What about comparison with Qwen's own AgentWorld, which was released like two days prior? It is identically insanely good at toolcalls, and has not had a miss on anything thrown at it on my end. Is this a secondary party's implementation of what Qwen (apparently) set out to build with AgentWorld? Both look insanely good, but I have only tried AW and not AA1... apparently models trained on simulating a terminal-output aware environment is such a game changer. As even AW under a harness of any sort is like 10 lightyears ahead of what we just had a few months ago with normal (non-agent) models. Actually incredibly impressive for Hermes/Openclaw/Pis/etc
What about comparison with Qwen's own AgentWorld, which was released like two days prior? It is identically insanely good at toolcalls, and has not had a miss on anything thrown at it on my end. Is this a secondary party's implementation of what Qwen (apparently) set out to build with AgentWorld? Both look insanely good, but I have only tried AW and not AA1... apparently models trained on simulating a terminal-output aware environment is such a game changer. As even AW under a harness of any sort is like 10 lightyears ahead of what we just had a few months ago with normal (non-agent) models.

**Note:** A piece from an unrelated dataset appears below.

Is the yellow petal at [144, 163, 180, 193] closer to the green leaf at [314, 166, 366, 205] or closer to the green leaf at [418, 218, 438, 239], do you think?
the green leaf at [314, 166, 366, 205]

Actually incredibly impressive for Hermes/Openclaw/Pis/etc
Thanks for the attention! I also think AgentWorld is very impressive. My understanding is that AgentWorld starts from the idea of training models with simulated real-world feedback, and surprisingly obtains a base model with quite strong agentic capabilities.
Agents-A1 is a bit different: as we mentioned in our technical report, it is post-trained based on Qwen3.5, and is mainly optimized for agentic search and scientific reasoning tasks.
Both directions are very exciting, and Iโd love to hear your real hands-on feedback if you get a chance to try Agents-A1.